* Given exercise *
In the film festival article, where did the Canberra International Film Festival begin?

--- begin Document excerpt ---

Arts / A touch of Prince from West Africa

purple-rain-2
Festival “little gem”… the remake of Prince’s movie “Purple Rain” from central Niger, “Akounak Tedalat Taha Tazoughai”.

ALICE Taylor has been with the Canberra International Film Festival since last year when producer and filmmaker Andrew Pike and a bunch of colleagues steered the beleaguered event away from the precipice. Now she’s the director of the 20th anniversary festival, a far cry from its modest beginnings at the University of Canberra.

In Taylor’s view they got off to a pretty snazzy start in 2015, with international films including Canberra and Australian premieres, filmmaker events, special guests, industry workshops and she’s now adding a few elements to bring something new to the event and make it unique.

“I’d say that 99 per cent of the films you’ll see in this festival are ones that you won’t see in the cinemas,” Taylor says. “This is important in defining the CIFF’s special role in the festival scene.”

--- end Document excerpt ---
--- begin Dataset content ---

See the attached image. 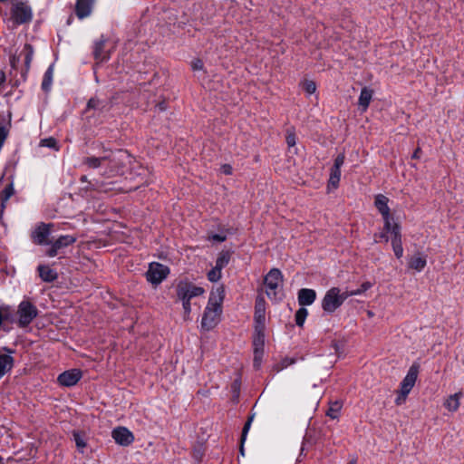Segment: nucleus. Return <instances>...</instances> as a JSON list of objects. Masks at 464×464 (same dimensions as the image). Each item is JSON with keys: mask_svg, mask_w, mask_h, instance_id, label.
I'll use <instances>...</instances> for the list:
<instances>
[{"mask_svg": "<svg viewBox=\"0 0 464 464\" xmlns=\"http://www.w3.org/2000/svg\"><path fill=\"white\" fill-rule=\"evenodd\" d=\"M223 299L224 289L222 287H217L211 291L201 320V327L204 330L209 331L219 323Z\"/></svg>", "mask_w": 464, "mask_h": 464, "instance_id": "1", "label": "nucleus"}, {"mask_svg": "<svg viewBox=\"0 0 464 464\" xmlns=\"http://www.w3.org/2000/svg\"><path fill=\"white\" fill-rule=\"evenodd\" d=\"M205 294V289L188 279L178 282L176 285V295L182 304L184 319H188L191 313V300Z\"/></svg>", "mask_w": 464, "mask_h": 464, "instance_id": "2", "label": "nucleus"}, {"mask_svg": "<svg viewBox=\"0 0 464 464\" xmlns=\"http://www.w3.org/2000/svg\"><path fill=\"white\" fill-rule=\"evenodd\" d=\"M379 237L384 242H391L394 256L398 259L403 256L401 225L395 219L383 224V230Z\"/></svg>", "mask_w": 464, "mask_h": 464, "instance_id": "3", "label": "nucleus"}, {"mask_svg": "<svg viewBox=\"0 0 464 464\" xmlns=\"http://www.w3.org/2000/svg\"><path fill=\"white\" fill-rule=\"evenodd\" d=\"M32 17L33 11L29 5L17 0L11 3L7 23L11 24L13 27L29 23Z\"/></svg>", "mask_w": 464, "mask_h": 464, "instance_id": "4", "label": "nucleus"}, {"mask_svg": "<svg viewBox=\"0 0 464 464\" xmlns=\"http://www.w3.org/2000/svg\"><path fill=\"white\" fill-rule=\"evenodd\" d=\"M125 156V151L118 150V151H106L103 156L95 157L90 156L86 157L82 160V165L88 169H99L101 173L102 174V170L105 167L110 164L111 161L118 162L121 158Z\"/></svg>", "mask_w": 464, "mask_h": 464, "instance_id": "5", "label": "nucleus"}, {"mask_svg": "<svg viewBox=\"0 0 464 464\" xmlns=\"http://www.w3.org/2000/svg\"><path fill=\"white\" fill-rule=\"evenodd\" d=\"M266 295L274 301L282 296L283 275L277 268L271 269L265 277Z\"/></svg>", "mask_w": 464, "mask_h": 464, "instance_id": "6", "label": "nucleus"}, {"mask_svg": "<svg viewBox=\"0 0 464 464\" xmlns=\"http://www.w3.org/2000/svg\"><path fill=\"white\" fill-rule=\"evenodd\" d=\"M347 298L348 291L342 292L339 287H332L322 299V308L326 313H334Z\"/></svg>", "mask_w": 464, "mask_h": 464, "instance_id": "7", "label": "nucleus"}, {"mask_svg": "<svg viewBox=\"0 0 464 464\" xmlns=\"http://www.w3.org/2000/svg\"><path fill=\"white\" fill-rule=\"evenodd\" d=\"M38 310L34 304L28 300L22 301L17 307L16 316L17 324L20 327L29 325L37 316Z\"/></svg>", "mask_w": 464, "mask_h": 464, "instance_id": "8", "label": "nucleus"}, {"mask_svg": "<svg viewBox=\"0 0 464 464\" xmlns=\"http://www.w3.org/2000/svg\"><path fill=\"white\" fill-rule=\"evenodd\" d=\"M345 157L343 154H339L334 162L333 167L330 169L329 179L327 183V191L331 192L335 190L339 187L341 179V168L344 163Z\"/></svg>", "mask_w": 464, "mask_h": 464, "instance_id": "9", "label": "nucleus"}, {"mask_svg": "<svg viewBox=\"0 0 464 464\" xmlns=\"http://www.w3.org/2000/svg\"><path fill=\"white\" fill-rule=\"evenodd\" d=\"M169 274V268L160 263H151L147 271V280L153 285L160 284Z\"/></svg>", "mask_w": 464, "mask_h": 464, "instance_id": "10", "label": "nucleus"}, {"mask_svg": "<svg viewBox=\"0 0 464 464\" xmlns=\"http://www.w3.org/2000/svg\"><path fill=\"white\" fill-rule=\"evenodd\" d=\"M389 202L390 199L382 194H377L374 197V206L377 208L378 212L382 215L383 224L394 219L393 216L391 213Z\"/></svg>", "mask_w": 464, "mask_h": 464, "instance_id": "11", "label": "nucleus"}, {"mask_svg": "<svg viewBox=\"0 0 464 464\" xmlns=\"http://www.w3.org/2000/svg\"><path fill=\"white\" fill-rule=\"evenodd\" d=\"M419 374V365L414 363L412 364L403 380L400 384V390L403 392V393H410L412 388L415 385Z\"/></svg>", "mask_w": 464, "mask_h": 464, "instance_id": "12", "label": "nucleus"}, {"mask_svg": "<svg viewBox=\"0 0 464 464\" xmlns=\"http://www.w3.org/2000/svg\"><path fill=\"white\" fill-rule=\"evenodd\" d=\"M76 239L74 236L71 235L61 236L52 244L51 247L46 251V255L50 257H54L61 249L72 245Z\"/></svg>", "mask_w": 464, "mask_h": 464, "instance_id": "13", "label": "nucleus"}, {"mask_svg": "<svg viewBox=\"0 0 464 464\" xmlns=\"http://www.w3.org/2000/svg\"><path fill=\"white\" fill-rule=\"evenodd\" d=\"M111 437L121 446H129L134 441L133 433L125 427H117L112 430Z\"/></svg>", "mask_w": 464, "mask_h": 464, "instance_id": "14", "label": "nucleus"}, {"mask_svg": "<svg viewBox=\"0 0 464 464\" xmlns=\"http://www.w3.org/2000/svg\"><path fill=\"white\" fill-rule=\"evenodd\" d=\"M82 373L79 369H71L61 373L57 381L60 385L71 387L75 385L82 378Z\"/></svg>", "mask_w": 464, "mask_h": 464, "instance_id": "15", "label": "nucleus"}, {"mask_svg": "<svg viewBox=\"0 0 464 464\" xmlns=\"http://www.w3.org/2000/svg\"><path fill=\"white\" fill-rule=\"evenodd\" d=\"M118 162L111 161L108 164L105 169L102 170V175L107 177H113L118 174L122 173L123 168L125 167L127 162H130V157L125 151V156L121 158Z\"/></svg>", "mask_w": 464, "mask_h": 464, "instance_id": "16", "label": "nucleus"}, {"mask_svg": "<svg viewBox=\"0 0 464 464\" xmlns=\"http://www.w3.org/2000/svg\"><path fill=\"white\" fill-rule=\"evenodd\" d=\"M50 234V226L46 224H40L32 232V238L34 242L38 245H47Z\"/></svg>", "mask_w": 464, "mask_h": 464, "instance_id": "17", "label": "nucleus"}, {"mask_svg": "<svg viewBox=\"0 0 464 464\" xmlns=\"http://www.w3.org/2000/svg\"><path fill=\"white\" fill-rule=\"evenodd\" d=\"M95 0H76L75 13L79 19L91 15Z\"/></svg>", "mask_w": 464, "mask_h": 464, "instance_id": "18", "label": "nucleus"}, {"mask_svg": "<svg viewBox=\"0 0 464 464\" xmlns=\"http://www.w3.org/2000/svg\"><path fill=\"white\" fill-rule=\"evenodd\" d=\"M4 350L6 351L7 353L0 352V379L9 372L14 366L13 352L7 348H4Z\"/></svg>", "mask_w": 464, "mask_h": 464, "instance_id": "19", "label": "nucleus"}, {"mask_svg": "<svg viewBox=\"0 0 464 464\" xmlns=\"http://www.w3.org/2000/svg\"><path fill=\"white\" fill-rule=\"evenodd\" d=\"M463 394L461 392H458L454 394H450L447 396L443 401V406L444 408L450 412V413H455L460 406V400L462 398Z\"/></svg>", "mask_w": 464, "mask_h": 464, "instance_id": "20", "label": "nucleus"}, {"mask_svg": "<svg viewBox=\"0 0 464 464\" xmlns=\"http://www.w3.org/2000/svg\"><path fill=\"white\" fill-rule=\"evenodd\" d=\"M316 298V293L310 288H303L298 292V303L301 306L311 305Z\"/></svg>", "mask_w": 464, "mask_h": 464, "instance_id": "21", "label": "nucleus"}, {"mask_svg": "<svg viewBox=\"0 0 464 464\" xmlns=\"http://www.w3.org/2000/svg\"><path fill=\"white\" fill-rule=\"evenodd\" d=\"M253 344L255 353V362H257L261 360L265 344V336L261 331H257V334L254 338Z\"/></svg>", "mask_w": 464, "mask_h": 464, "instance_id": "22", "label": "nucleus"}, {"mask_svg": "<svg viewBox=\"0 0 464 464\" xmlns=\"http://www.w3.org/2000/svg\"><path fill=\"white\" fill-rule=\"evenodd\" d=\"M255 319L257 324L263 325L266 318V303L264 298L256 299L255 307Z\"/></svg>", "mask_w": 464, "mask_h": 464, "instance_id": "23", "label": "nucleus"}, {"mask_svg": "<svg viewBox=\"0 0 464 464\" xmlns=\"http://www.w3.org/2000/svg\"><path fill=\"white\" fill-rule=\"evenodd\" d=\"M372 91L364 87L362 89L361 91V93H360V96H359V100H358V104H359V107L361 108V110L362 111H365L372 101Z\"/></svg>", "mask_w": 464, "mask_h": 464, "instance_id": "24", "label": "nucleus"}, {"mask_svg": "<svg viewBox=\"0 0 464 464\" xmlns=\"http://www.w3.org/2000/svg\"><path fill=\"white\" fill-rule=\"evenodd\" d=\"M38 271L40 277L44 282H53L57 278V273L48 266L40 265Z\"/></svg>", "mask_w": 464, "mask_h": 464, "instance_id": "25", "label": "nucleus"}, {"mask_svg": "<svg viewBox=\"0 0 464 464\" xmlns=\"http://www.w3.org/2000/svg\"><path fill=\"white\" fill-rule=\"evenodd\" d=\"M103 49L104 41H100L95 44L93 54L94 58L100 63L105 62L110 58L109 53L104 52Z\"/></svg>", "mask_w": 464, "mask_h": 464, "instance_id": "26", "label": "nucleus"}, {"mask_svg": "<svg viewBox=\"0 0 464 464\" xmlns=\"http://www.w3.org/2000/svg\"><path fill=\"white\" fill-rule=\"evenodd\" d=\"M426 265V258L420 255H416L412 256L409 262V267L417 272L422 271Z\"/></svg>", "mask_w": 464, "mask_h": 464, "instance_id": "27", "label": "nucleus"}, {"mask_svg": "<svg viewBox=\"0 0 464 464\" xmlns=\"http://www.w3.org/2000/svg\"><path fill=\"white\" fill-rule=\"evenodd\" d=\"M34 48L32 47V45L29 44H25L21 54H23L24 56V63H25V67L27 70L30 68V65H31V63L33 60V56H34Z\"/></svg>", "mask_w": 464, "mask_h": 464, "instance_id": "28", "label": "nucleus"}, {"mask_svg": "<svg viewBox=\"0 0 464 464\" xmlns=\"http://www.w3.org/2000/svg\"><path fill=\"white\" fill-rule=\"evenodd\" d=\"M53 75V67L51 65L44 73L42 87L44 91H48L52 85Z\"/></svg>", "mask_w": 464, "mask_h": 464, "instance_id": "29", "label": "nucleus"}, {"mask_svg": "<svg viewBox=\"0 0 464 464\" xmlns=\"http://www.w3.org/2000/svg\"><path fill=\"white\" fill-rule=\"evenodd\" d=\"M229 259H230V256L228 253H227V252L220 253L216 260V265L214 267L222 271V269L228 264Z\"/></svg>", "mask_w": 464, "mask_h": 464, "instance_id": "30", "label": "nucleus"}, {"mask_svg": "<svg viewBox=\"0 0 464 464\" xmlns=\"http://www.w3.org/2000/svg\"><path fill=\"white\" fill-rule=\"evenodd\" d=\"M341 409H342V404L338 401H334V402L331 403L326 414L331 419L335 420L339 417Z\"/></svg>", "mask_w": 464, "mask_h": 464, "instance_id": "31", "label": "nucleus"}, {"mask_svg": "<svg viewBox=\"0 0 464 464\" xmlns=\"http://www.w3.org/2000/svg\"><path fill=\"white\" fill-rule=\"evenodd\" d=\"M2 315H3V321L8 322V323H14L15 322L14 316L13 314V311L10 306L8 305H2L1 306Z\"/></svg>", "mask_w": 464, "mask_h": 464, "instance_id": "32", "label": "nucleus"}, {"mask_svg": "<svg viewBox=\"0 0 464 464\" xmlns=\"http://www.w3.org/2000/svg\"><path fill=\"white\" fill-rule=\"evenodd\" d=\"M14 194V188L12 185L6 186L0 194V198L2 201V206L4 207L5 204L9 200V198Z\"/></svg>", "mask_w": 464, "mask_h": 464, "instance_id": "33", "label": "nucleus"}, {"mask_svg": "<svg viewBox=\"0 0 464 464\" xmlns=\"http://www.w3.org/2000/svg\"><path fill=\"white\" fill-rule=\"evenodd\" d=\"M308 315V311L304 307H301L295 314V323L298 326H303Z\"/></svg>", "mask_w": 464, "mask_h": 464, "instance_id": "34", "label": "nucleus"}, {"mask_svg": "<svg viewBox=\"0 0 464 464\" xmlns=\"http://www.w3.org/2000/svg\"><path fill=\"white\" fill-rule=\"evenodd\" d=\"M372 286L371 282H364L361 285V286L355 290H353L351 292H348V297L354 296V295H360L369 290Z\"/></svg>", "mask_w": 464, "mask_h": 464, "instance_id": "35", "label": "nucleus"}, {"mask_svg": "<svg viewBox=\"0 0 464 464\" xmlns=\"http://www.w3.org/2000/svg\"><path fill=\"white\" fill-rule=\"evenodd\" d=\"M303 90L309 95L314 94L316 91V84L311 80H304L302 82Z\"/></svg>", "mask_w": 464, "mask_h": 464, "instance_id": "36", "label": "nucleus"}, {"mask_svg": "<svg viewBox=\"0 0 464 464\" xmlns=\"http://www.w3.org/2000/svg\"><path fill=\"white\" fill-rule=\"evenodd\" d=\"M40 146L53 149L54 150H59L56 140L52 137L41 140Z\"/></svg>", "mask_w": 464, "mask_h": 464, "instance_id": "37", "label": "nucleus"}, {"mask_svg": "<svg viewBox=\"0 0 464 464\" xmlns=\"http://www.w3.org/2000/svg\"><path fill=\"white\" fill-rule=\"evenodd\" d=\"M221 275H222V271L216 268V267H213L207 275L208 276V279L210 281V282H218L220 278H221Z\"/></svg>", "mask_w": 464, "mask_h": 464, "instance_id": "38", "label": "nucleus"}, {"mask_svg": "<svg viewBox=\"0 0 464 464\" xmlns=\"http://www.w3.org/2000/svg\"><path fill=\"white\" fill-rule=\"evenodd\" d=\"M73 437L77 449L82 452L84 448L86 447V442L84 439L79 433L76 432L73 433Z\"/></svg>", "mask_w": 464, "mask_h": 464, "instance_id": "39", "label": "nucleus"}, {"mask_svg": "<svg viewBox=\"0 0 464 464\" xmlns=\"http://www.w3.org/2000/svg\"><path fill=\"white\" fill-rule=\"evenodd\" d=\"M408 395H409V393H403V392L399 390L398 395H397V397L395 399V404L396 405L403 404L405 402Z\"/></svg>", "mask_w": 464, "mask_h": 464, "instance_id": "40", "label": "nucleus"}, {"mask_svg": "<svg viewBox=\"0 0 464 464\" xmlns=\"http://www.w3.org/2000/svg\"><path fill=\"white\" fill-rule=\"evenodd\" d=\"M253 420V417H250L249 420L246 421V423L244 426L243 431H242V443L245 441L246 434L250 429L251 422Z\"/></svg>", "mask_w": 464, "mask_h": 464, "instance_id": "41", "label": "nucleus"}, {"mask_svg": "<svg viewBox=\"0 0 464 464\" xmlns=\"http://www.w3.org/2000/svg\"><path fill=\"white\" fill-rule=\"evenodd\" d=\"M191 67L194 71H201V70H203L204 64L201 60L196 59V60L192 61Z\"/></svg>", "mask_w": 464, "mask_h": 464, "instance_id": "42", "label": "nucleus"}, {"mask_svg": "<svg viewBox=\"0 0 464 464\" xmlns=\"http://www.w3.org/2000/svg\"><path fill=\"white\" fill-rule=\"evenodd\" d=\"M286 143L289 147H294L296 143L295 136L292 132H288L286 135Z\"/></svg>", "mask_w": 464, "mask_h": 464, "instance_id": "43", "label": "nucleus"}, {"mask_svg": "<svg viewBox=\"0 0 464 464\" xmlns=\"http://www.w3.org/2000/svg\"><path fill=\"white\" fill-rule=\"evenodd\" d=\"M100 105V101L98 99H91L89 102H88V107L89 108H97L98 106Z\"/></svg>", "mask_w": 464, "mask_h": 464, "instance_id": "44", "label": "nucleus"}, {"mask_svg": "<svg viewBox=\"0 0 464 464\" xmlns=\"http://www.w3.org/2000/svg\"><path fill=\"white\" fill-rule=\"evenodd\" d=\"M221 171L226 175L232 174V167L228 164H225L221 167Z\"/></svg>", "mask_w": 464, "mask_h": 464, "instance_id": "45", "label": "nucleus"}, {"mask_svg": "<svg viewBox=\"0 0 464 464\" xmlns=\"http://www.w3.org/2000/svg\"><path fill=\"white\" fill-rule=\"evenodd\" d=\"M210 239L213 241L223 242L226 240V237L218 234L212 235Z\"/></svg>", "mask_w": 464, "mask_h": 464, "instance_id": "46", "label": "nucleus"}, {"mask_svg": "<svg viewBox=\"0 0 464 464\" xmlns=\"http://www.w3.org/2000/svg\"><path fill=\"white\" fill-rule=\"evenodd\" d=\"M6 81V76L4 71L0 70V88L4 87Z\"/></svg>", "mask_w": 464, "mask_h": 464, "instance_id": "47", "label": "nucleus"}, {"mask_svg": "<svg viewBox=\"0 0 464 464\" xmlns=\"http://www.w3.org/2000/svg\"><path fill=\"white\" fill-rule=\"evenodd\" d=\"M19 58L14 56L12 59H11V64L13 67H14L16 65V63L18 62Z\"/></svg>", "mask_w": 464, "mask_h": 464, "instance_id": "48", "label": "nucleus"}, {"mask_svg": "<svg viewBox=\"0 0 464 464\" xmlns=\"http://www.w3.org/2000/svg\"><path fill=\"white\" fill-rule=\"evenodd\" d=\"M367 315L369 317H372L374 314H373V313L372 311H367Z\"/></svg>", "mask_w": 464, "mask_h": 464, "instance_id": "49", "label": "nucleus"}, {"mask_svg": "<svg viewBox=\"0 0 464 464\" xmlns=\"http://www.w3.org/2000/svg\"><path fill=\"white\" fill-rule=\"evenodd\" d=\"M413 158H418V151H415L413 154Z\"/></svg>", "mask_w": 464, "mask_h": 464, "instance_id": "50", "label": "nucleus"}, {"mask_svg": "<svg viewBox=\"0 0 464 464\" xmlns=\"http://www.w3.org/2000/svg\"><path fill=\"white\" fill-rule=\"evenodd\" d=\"M348 464H356V462L354 460H353V461H350Z\"/></svg>", "mask_w": 464, "mask_h": 464, "instance_id": "51", "label": "nucleus"}]
</instances>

--- end Dataset content ---

* Output of the exercise *
At the University of Canberra.